In my column of March 30 I wrote about the health travails of Sydney Kiteley Gill, a 19-year-old from Grimsby, Ont., who has Neurogenic Thoracic Outlet Syndrome caused by bilateral cervical ribs. I was specifically concerned about OHIP declining to fund the surgery in the United States that she needed so badly.
Sydney has been constantly in pain pretty well from the age of nine and still is, but it is now much more bearable because she is on the road to recovery, having had the surgery on May 22 under the hands of Dr. Dean Donahue, who operates a Thoracic Outlet Syndrome clinic at Massachusetts General Hospital in Boston.
Sydney had undergone three surgeries in Canada with negligible effect as there are no NTOS specialists in Canada.
With OHIP out of the picture, a Hope For Sydney Gofundme campaign was started with a goal of $300,000. Sydney’s mother, Heather, who is the daughter of Bill and Rosalind Kiteley of the Sault, told me in an email that the response from the community had been overwhelming, so much so that she couldn’t believe they were halfway to their goal.
Bill, appreciative of the interest shown by saultonline, had told me he would let me know how Sydney was progressing and he came through.
“Sydney had her surgery and all went well even though it was over nine hours long,” he said in an email. The doctor says he is happy with the results but recovery will be from 18 months to two years. He says it takes nerves a very long time to heal.
═══
**Directions for this task:** According to the column, why had Sydney's three surgeries in Canada done little for her? The entries that follow have nothing to do with the column.

**Information provided:**
═══
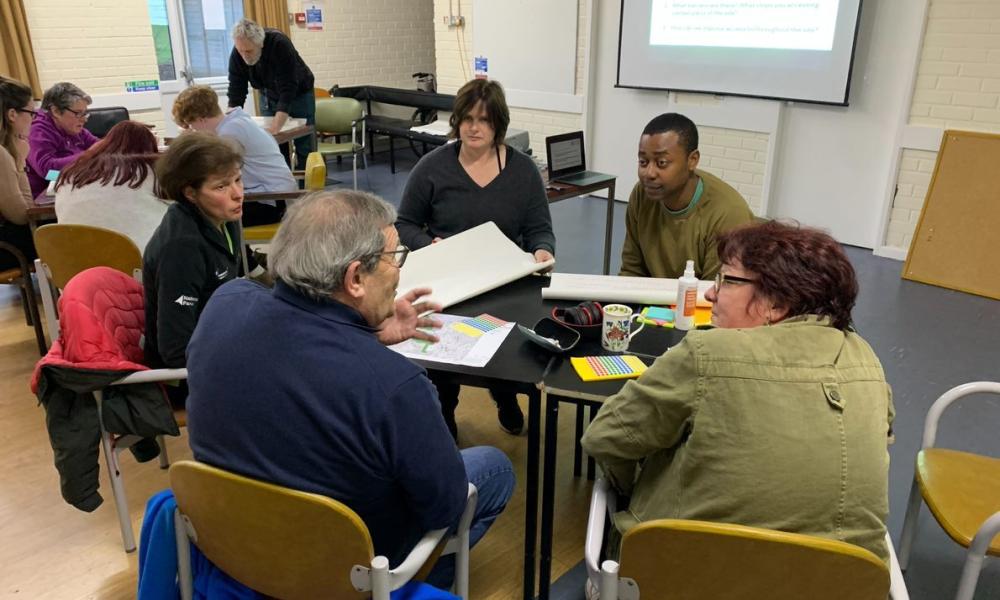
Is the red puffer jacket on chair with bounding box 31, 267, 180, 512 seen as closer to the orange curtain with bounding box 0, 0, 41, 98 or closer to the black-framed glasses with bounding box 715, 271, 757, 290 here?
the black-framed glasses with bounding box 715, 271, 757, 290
═══
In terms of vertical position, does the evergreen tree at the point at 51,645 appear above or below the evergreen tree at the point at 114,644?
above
═══
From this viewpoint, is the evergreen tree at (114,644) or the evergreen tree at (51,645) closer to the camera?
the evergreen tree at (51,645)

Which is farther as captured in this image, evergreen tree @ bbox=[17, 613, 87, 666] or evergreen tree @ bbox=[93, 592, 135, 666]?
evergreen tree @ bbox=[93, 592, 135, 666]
═══
**Response to this task:** There are no NTOS specialists in Canada.